■ What the task asks ■
What you return should be the lines from the one with "国际电工 墙壁开关插座面板 1.6元包邮" through the one with "Viên uống trị" in the data below, reproduced exactly with both ends, and no pictures at all.

■ Data ■
· · · ·

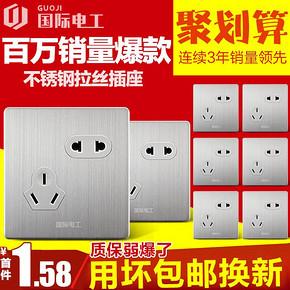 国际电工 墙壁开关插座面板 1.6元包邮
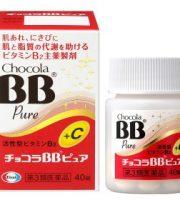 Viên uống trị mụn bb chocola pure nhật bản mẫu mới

· · · ·

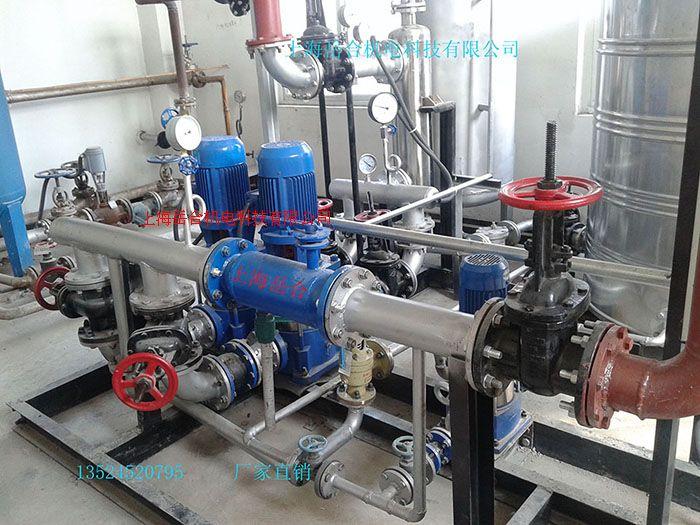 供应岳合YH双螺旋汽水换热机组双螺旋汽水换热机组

· · · ·

■ Response to the task ■
 国际电工 墙壁开关插座面板 1.6元包邮
 Viên uống trị mụn bb chocola pure nhật bản mẫu mới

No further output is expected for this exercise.